Gaussian distribution is assumed so that you can easily estimate these probabilities.
Note: Naive Bayes is a non-linear machine learning(ML) algorithm. It’s called naive because it assumes that each input variable is independent even though it is unrealistic for real data. But it is still very effective.
Medium Post: Top 10 algorithms for ML newbies
This recipe includes the following topics:
- Load classification problem dataset (Pima Indians) from github
- Split columns into the usual feature columns(X) and target column(Y)
- Set k-fold count to 10
- Set seed to reproduce the same random data each time
- Split data using KFold() class
- Instantiate the classification algorithm: GaussianNB
- Call cross_val_score() to run cross validation
- Calculate mean estimated accuracy from scores returned by cross_val_score()
# import modules
import pandas as pd
import numpy as np
from sklearn.naive_bayes import GaussianNB
from sklearn.model_selection import KFold
from sklearn.model_selection import cross_val_score
# read data file from github
# dataframe: pimaDf
gitFileURL = 'https://raw.githubusercontent.com/andrewgurung/data-repository/master/pima-indians-diabetes.data.csv'
cols = ['preg', 'plas', 'pres', 'skin', 'test', 'mass', 'pedi', 'age', 'class']
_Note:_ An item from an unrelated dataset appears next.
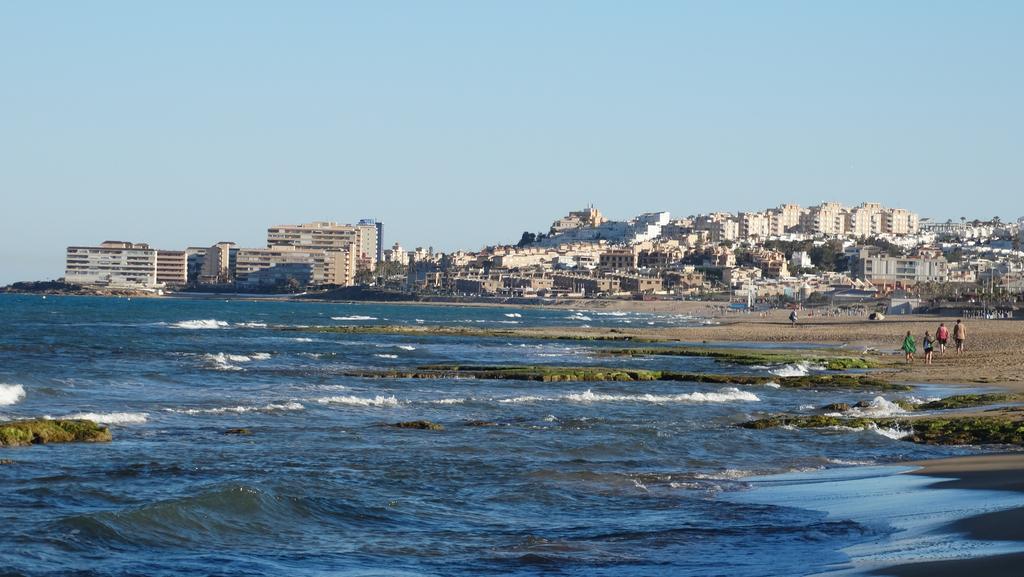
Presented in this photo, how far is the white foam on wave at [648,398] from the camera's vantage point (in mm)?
25453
pimaDf = pd.read_csv(gitFileURL, names = cols)
# convert into numpy array for scikit-learn
pimaArr = pimaDf.values
# Let's split columns into the usual feature columns(X) and target column(Y)
# Y represents the target 'class' column whose value is either '0' or '1'
X = pimaArr[:, 0:8]
Y = pimaArr[:, 8]
# set k-fold count
folds = 10
# set seed to reproduce the same random data each time
seed = 7
# split data using KFold
kfold = KFold(n_splits=folds, random_state=seed)
# instantiate the classification algorithm
model = GaussianNB()
# call cross_val_score() to run cross validation
resultArr = cross_val_score(model, X, Y, cv=kfold)
# calculate mean of scores for all folds
meanAccuracy = resultArr.mean() * 100
# display mean estimated accuracy
print("Mean estimated accuracy: %.3f%%" % meanAccuracy)
Mean estimated accuracy: 75.518%